Beim Lower L-Sit werden die Beine zwar bereits wie beim L-Sit gestreckt, jedoch noch unter der Parallelen gehalten. Dies ist deutlich einfacher als der reguläre L-Sit und stellt einen weiteren guten Zwischenschritt dar. Wichtig ist, wie auch bereits beim Tuck Sit, die Hüfte nach vorne zu drücken. Der L-Sit ist nicht nur eine reine Bauchübung sondern eine klassische Core-Übung.

Schritt 3: L-Sit

Die nächste Herausforderung stellt der reguläre L-Sit dar, bei dem die Beine parallel zum Boden oder sogar noch etwas höher gehalten werden, wie es bereits oben beschrieben wurde.

Schritt 4: High Tuck Sit

Und erneut falten wir uns.

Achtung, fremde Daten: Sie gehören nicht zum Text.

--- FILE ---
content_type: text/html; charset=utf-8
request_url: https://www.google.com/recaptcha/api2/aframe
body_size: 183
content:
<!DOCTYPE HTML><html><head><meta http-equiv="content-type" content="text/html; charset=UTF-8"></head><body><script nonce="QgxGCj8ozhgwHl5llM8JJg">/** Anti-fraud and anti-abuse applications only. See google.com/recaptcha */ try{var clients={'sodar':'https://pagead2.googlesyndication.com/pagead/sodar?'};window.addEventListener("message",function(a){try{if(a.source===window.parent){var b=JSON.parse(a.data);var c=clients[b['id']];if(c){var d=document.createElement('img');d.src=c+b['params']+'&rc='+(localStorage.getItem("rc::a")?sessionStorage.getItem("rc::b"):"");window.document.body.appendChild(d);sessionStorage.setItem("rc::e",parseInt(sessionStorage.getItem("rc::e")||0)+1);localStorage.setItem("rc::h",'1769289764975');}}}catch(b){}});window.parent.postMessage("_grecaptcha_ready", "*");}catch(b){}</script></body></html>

Diesmal wird die Hüfte jedoch so weit wie möglich nach oben geschoben, während die Knie wie bereits in Schritt 1 Richtung Brust gezogen werden.

Schritt 5: V-Sit

Der V-Sit erfordert nun, wie bereits beim High Tuck Sit, ein enormes Durchdrücken der Trizeps, nach vorne Schieben der Hüfte und Strecken der Beine. Wer Probleme hat, den V-Sit zu halten, was vermutlich für die meisten zutreffend sein wird, kann alternativ aus dem Tuck Sit mit einem Rausstrecken der Beine kurz in den V-Sit kommen und diese Bewegung auf Wiederholungen durchführen. Eine andere Variante wäre es zwischen Lower L-Sit, L-Sit und V-Sit mit einer Auf- und Abwärtsbewegung der Beine zu wechseln und die Spannung im oberen Bereich nach und nach zu erhöhen.

Schluss

Egal für was man sich entscheidet, ob man es beim L-Sit belässt oder sich an den V-Sit heran kämpft, diese Bauchübung wird eine ganze neue Dimension der Herausforderung darstellen. Und wer erst einmal die Vorzüge dieser Core-Übungen selbst erlebt hat, wird es schwer haben, jemals wieder zu schnöden Crunches zurück zu kehren. Give it a try!